Anti-CD38-Based Quadruplet Improves Outcomes in Transplant-Ineligible Myeloma

Daratumumab (Darzalex) plus the standard triplet of bortezomib (Velcade), lenalidomide (Revlimid), and dexamethasone (D-VRd) significantly improved clinical outcomes versus VRd alone in patients with transplant-ineligible or transplant-deferred newly diagnosed multiple myeloma, results from the randomized phase III CEPHEUS trial showed.

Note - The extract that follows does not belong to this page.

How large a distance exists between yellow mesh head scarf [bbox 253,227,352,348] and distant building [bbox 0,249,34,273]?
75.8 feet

Among nearly 400 patients, the minimal residual disease (MRD) negativity rate was 60.9% with D-VRd compared with 39.4% with VRd (OR 2.37, 95% CI 1.58-3.55, P<0.0001), reported Saad Z. Usmani, MD, of Memorial Sloan Kettering Cancer Center in New York City, and colleagues in Nature Medicine.

The rate of sustained MRD negativity (≥12 months) was also significantly higher with D-VRd versus VRd (48.7% vs 26.3%; OR 2.63, 95% CI 1.73-4.00, P<0.0001), as was the rate of complete response (CR) or better (81.2% vs 61.6%; OR 2.73, 95% CI 1.71-4.34, P<0.0001).

In addition, progression-free survival (PFS) was not reached with D-VRd compared with 52.6 months with VRd (HR 0.57, 95% CI 0.41-0.79, P=0.0005). The estimated 54-month PFS rates were 68.1% versus 49.5%, respectively.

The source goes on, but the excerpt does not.